WHAT THE EXERCISE ASKS =>
From the listing below, pick out and copy every line that contains the word "wall". Case counts.

GIVEN DATA =>
begin

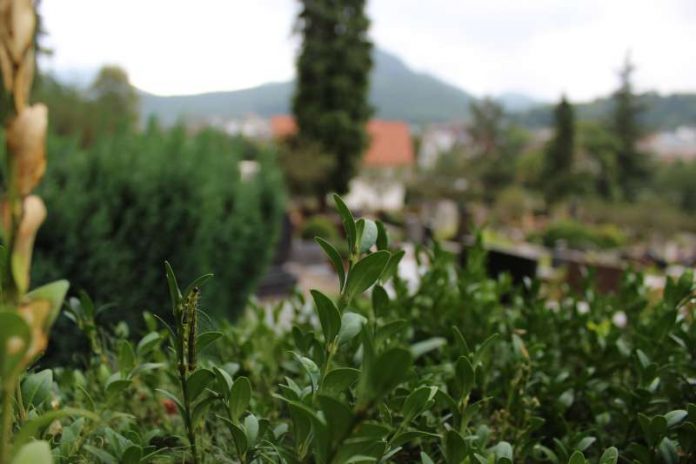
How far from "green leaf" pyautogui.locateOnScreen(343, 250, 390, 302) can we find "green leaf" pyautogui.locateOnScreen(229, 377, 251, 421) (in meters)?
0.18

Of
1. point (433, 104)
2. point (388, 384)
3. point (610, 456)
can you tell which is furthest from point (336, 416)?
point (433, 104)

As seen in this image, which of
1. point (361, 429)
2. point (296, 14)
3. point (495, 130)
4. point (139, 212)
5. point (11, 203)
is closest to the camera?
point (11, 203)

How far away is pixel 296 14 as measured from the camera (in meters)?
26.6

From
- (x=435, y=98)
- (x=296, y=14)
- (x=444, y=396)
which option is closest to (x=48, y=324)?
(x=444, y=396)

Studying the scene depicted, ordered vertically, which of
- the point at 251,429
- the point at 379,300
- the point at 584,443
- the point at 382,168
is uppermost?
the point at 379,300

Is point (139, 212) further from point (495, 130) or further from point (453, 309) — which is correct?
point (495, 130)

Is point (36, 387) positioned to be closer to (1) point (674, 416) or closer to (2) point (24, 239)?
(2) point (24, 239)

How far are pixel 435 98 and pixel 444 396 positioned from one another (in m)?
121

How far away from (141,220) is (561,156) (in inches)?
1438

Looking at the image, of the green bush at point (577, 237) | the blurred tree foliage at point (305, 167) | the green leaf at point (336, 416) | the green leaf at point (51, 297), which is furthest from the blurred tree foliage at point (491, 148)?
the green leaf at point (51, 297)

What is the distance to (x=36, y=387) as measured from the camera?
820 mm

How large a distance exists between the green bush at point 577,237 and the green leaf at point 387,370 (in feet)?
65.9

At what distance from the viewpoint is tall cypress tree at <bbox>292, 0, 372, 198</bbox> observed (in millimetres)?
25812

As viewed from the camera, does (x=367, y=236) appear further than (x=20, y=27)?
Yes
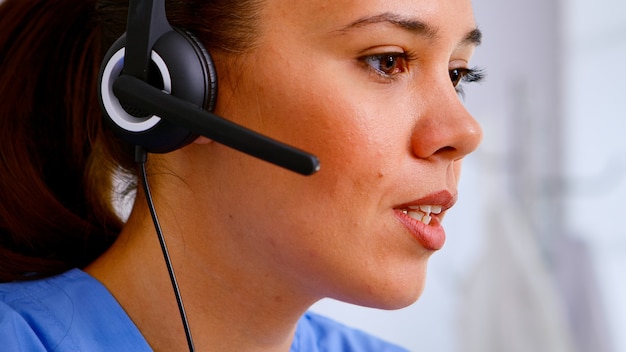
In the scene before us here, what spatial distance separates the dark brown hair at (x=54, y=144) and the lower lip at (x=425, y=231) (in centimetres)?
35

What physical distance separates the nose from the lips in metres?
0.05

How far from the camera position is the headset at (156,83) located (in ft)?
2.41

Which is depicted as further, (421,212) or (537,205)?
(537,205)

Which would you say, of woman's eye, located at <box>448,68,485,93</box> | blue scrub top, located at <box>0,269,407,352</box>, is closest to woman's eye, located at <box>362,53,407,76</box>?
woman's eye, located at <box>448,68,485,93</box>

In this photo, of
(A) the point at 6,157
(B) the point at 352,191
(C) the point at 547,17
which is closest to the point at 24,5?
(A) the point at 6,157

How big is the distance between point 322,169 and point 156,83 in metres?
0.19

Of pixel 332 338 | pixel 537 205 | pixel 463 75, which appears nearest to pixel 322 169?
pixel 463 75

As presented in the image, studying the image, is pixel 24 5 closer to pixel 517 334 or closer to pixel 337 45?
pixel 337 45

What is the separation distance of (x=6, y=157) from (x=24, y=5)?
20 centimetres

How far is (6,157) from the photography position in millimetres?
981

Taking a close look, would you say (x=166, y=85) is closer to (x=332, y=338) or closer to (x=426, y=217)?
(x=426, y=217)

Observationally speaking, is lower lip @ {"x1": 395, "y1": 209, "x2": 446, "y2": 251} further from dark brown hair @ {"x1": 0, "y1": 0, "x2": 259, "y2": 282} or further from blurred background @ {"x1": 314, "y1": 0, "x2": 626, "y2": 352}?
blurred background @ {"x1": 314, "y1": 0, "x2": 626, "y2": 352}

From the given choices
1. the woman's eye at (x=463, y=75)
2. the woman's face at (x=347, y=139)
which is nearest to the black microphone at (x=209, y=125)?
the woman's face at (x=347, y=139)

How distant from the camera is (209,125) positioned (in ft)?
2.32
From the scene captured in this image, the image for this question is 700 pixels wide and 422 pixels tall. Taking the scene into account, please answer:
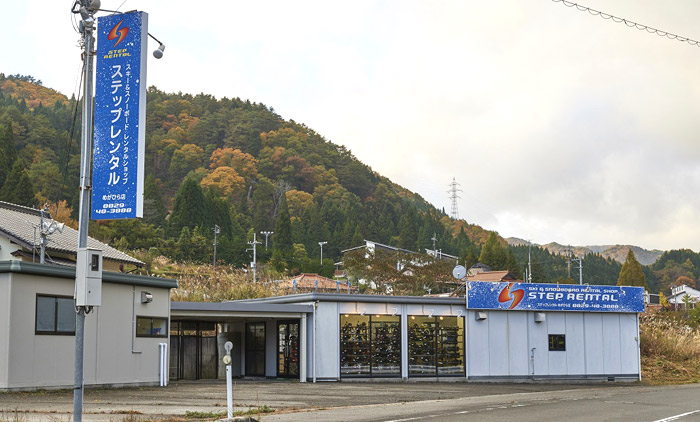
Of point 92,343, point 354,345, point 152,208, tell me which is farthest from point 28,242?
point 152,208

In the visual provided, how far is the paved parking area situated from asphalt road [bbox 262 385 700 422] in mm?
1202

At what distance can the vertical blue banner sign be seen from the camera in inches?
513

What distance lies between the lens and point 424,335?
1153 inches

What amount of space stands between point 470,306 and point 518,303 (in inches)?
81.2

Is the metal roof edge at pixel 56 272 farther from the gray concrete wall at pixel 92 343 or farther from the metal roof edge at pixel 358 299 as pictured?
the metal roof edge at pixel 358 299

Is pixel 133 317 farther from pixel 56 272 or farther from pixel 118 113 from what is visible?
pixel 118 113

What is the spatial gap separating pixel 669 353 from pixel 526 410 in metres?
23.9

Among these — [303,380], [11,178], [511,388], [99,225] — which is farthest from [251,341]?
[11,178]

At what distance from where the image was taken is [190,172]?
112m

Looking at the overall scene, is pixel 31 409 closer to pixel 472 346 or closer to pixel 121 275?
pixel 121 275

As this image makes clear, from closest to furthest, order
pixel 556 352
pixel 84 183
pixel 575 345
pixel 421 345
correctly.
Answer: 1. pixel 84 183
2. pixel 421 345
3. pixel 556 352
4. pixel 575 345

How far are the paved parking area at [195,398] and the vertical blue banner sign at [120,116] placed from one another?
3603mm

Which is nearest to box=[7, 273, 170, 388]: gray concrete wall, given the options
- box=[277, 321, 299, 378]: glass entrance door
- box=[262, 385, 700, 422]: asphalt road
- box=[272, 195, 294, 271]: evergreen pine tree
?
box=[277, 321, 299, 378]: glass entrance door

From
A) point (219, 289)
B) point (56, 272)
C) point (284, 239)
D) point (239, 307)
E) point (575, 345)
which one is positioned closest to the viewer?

end
begin

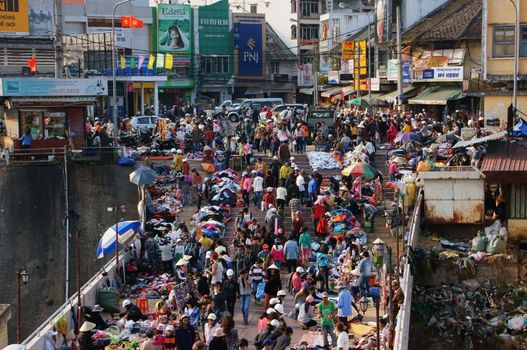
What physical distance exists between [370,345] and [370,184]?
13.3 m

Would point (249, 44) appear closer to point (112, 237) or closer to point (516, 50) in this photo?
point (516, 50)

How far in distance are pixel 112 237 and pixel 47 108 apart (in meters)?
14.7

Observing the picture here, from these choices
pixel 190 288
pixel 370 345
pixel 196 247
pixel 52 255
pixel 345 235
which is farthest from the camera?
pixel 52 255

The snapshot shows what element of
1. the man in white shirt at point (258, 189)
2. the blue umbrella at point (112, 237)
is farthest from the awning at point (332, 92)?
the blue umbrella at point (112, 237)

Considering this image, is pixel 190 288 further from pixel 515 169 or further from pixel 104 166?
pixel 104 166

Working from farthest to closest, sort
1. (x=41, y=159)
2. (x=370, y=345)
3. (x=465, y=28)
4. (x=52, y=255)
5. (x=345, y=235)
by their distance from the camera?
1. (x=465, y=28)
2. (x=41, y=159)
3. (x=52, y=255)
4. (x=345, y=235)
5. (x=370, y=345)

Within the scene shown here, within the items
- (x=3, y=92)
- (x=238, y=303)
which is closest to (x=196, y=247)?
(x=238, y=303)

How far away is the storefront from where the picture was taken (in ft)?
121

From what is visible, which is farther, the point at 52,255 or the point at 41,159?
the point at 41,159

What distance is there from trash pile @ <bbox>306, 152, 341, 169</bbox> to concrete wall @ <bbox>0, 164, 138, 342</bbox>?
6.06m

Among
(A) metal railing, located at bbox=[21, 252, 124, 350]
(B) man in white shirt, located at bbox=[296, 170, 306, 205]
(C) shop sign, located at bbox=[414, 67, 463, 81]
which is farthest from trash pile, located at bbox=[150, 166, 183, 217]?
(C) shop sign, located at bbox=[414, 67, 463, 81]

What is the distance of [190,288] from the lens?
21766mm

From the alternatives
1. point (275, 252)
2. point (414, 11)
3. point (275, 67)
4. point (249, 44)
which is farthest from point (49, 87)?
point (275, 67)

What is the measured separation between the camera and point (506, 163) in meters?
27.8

end

EXERCISE RESULT =>
Is the metal roof edge at pixel 56 272 farther from the gray concrete wall at pixel 92 343 or farther from the metal roof edge at pixel 358 299 as pictured?
Which is nearest to box=[7, 273, 170, 388]: gray concrete wall, given the options
What distance is there from trash pile @ <bbox>306, 152, 341, 169</bbox> to concrete wall @ <bbox>0, 164, 138, 342</bbox>?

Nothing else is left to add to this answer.